Setelah anakku terlelap kembali. Aku segera keluar kamar dan menuju ke kamar tempat Andi tidur dan muntah sambil membawa kain pel dan kantong untuk menampung kotoran.
“Mami inda cintaku. Jangan pernah tinggalkan aku sayang.” Kata Andi mengigau
“Mami Inda? Siapa dia? Kok sampai terbawa mimpi?. Pasti dia perempuan selingkuhannya” Kataku dalam hati.
“Ah, dia mungkin teman kerjanya. aku tidak boleh curiga dan menuduh” Kataku mencoba berpikir positif.
Setelah semua kotoran bersih, aku keluar dari kamar untuk membuang kantong berisi kotoran muntahan Andi. Dan kembali lagi untuk mengeringkan lantainya agar saat Andi bangun dia tidak marah-marah lagi karena lantai basah.
Saat sedang mengeringkan lantai dengan kain, tiba-tiba…
“Mamiku sayang, aku akan selalu datang menemuimu setiap hari” kata Andi lagi dalam tidurnya.

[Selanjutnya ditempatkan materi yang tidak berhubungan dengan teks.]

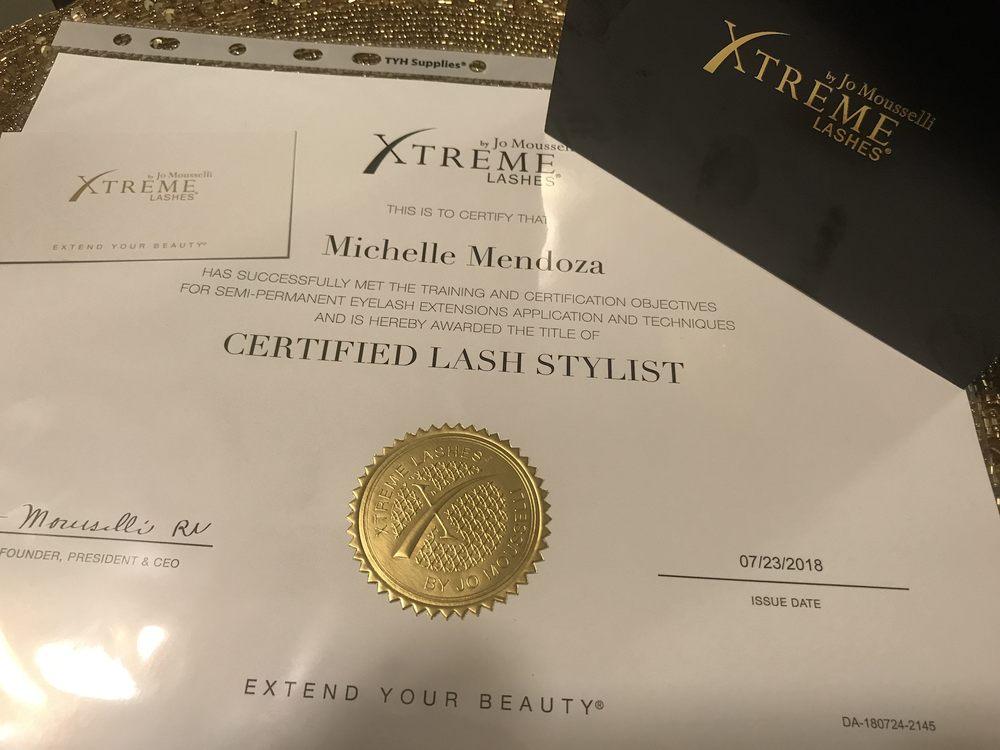 Xtreme Lash Certified - Yelp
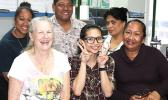 Representing the staff and management of Samoa News, are these six employees, wishing everyone a safe and happy Thanksgiving 2017. Manuia le Aso Faafetai Amerika Samoa.  [photo: FS]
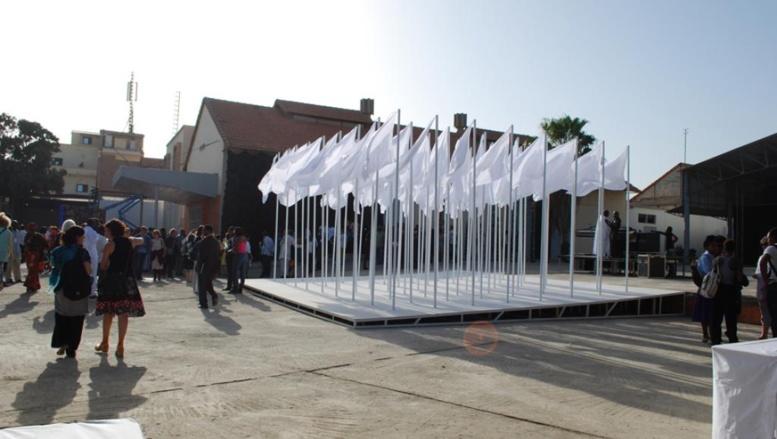 Au fil de la 11e Biennale d'art contemporain de Dakar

“kayaknya ada yang tidak beres dengan perempuan dalam mimpi suamiku.” Kataku dalam hati.
“tapi sudahlah. Meskipun aku tahu siapa wanita itu, meskipun aku tau apa yang terjadi di antara mereka, tetap saja aku tidak akan bisa berbuat apa-apa. Biarlah waktu yang akan menjawab semuanya” Kataku mencoba menenangkan diri agar tidak larut dalam kecurigaan yang berlebihan.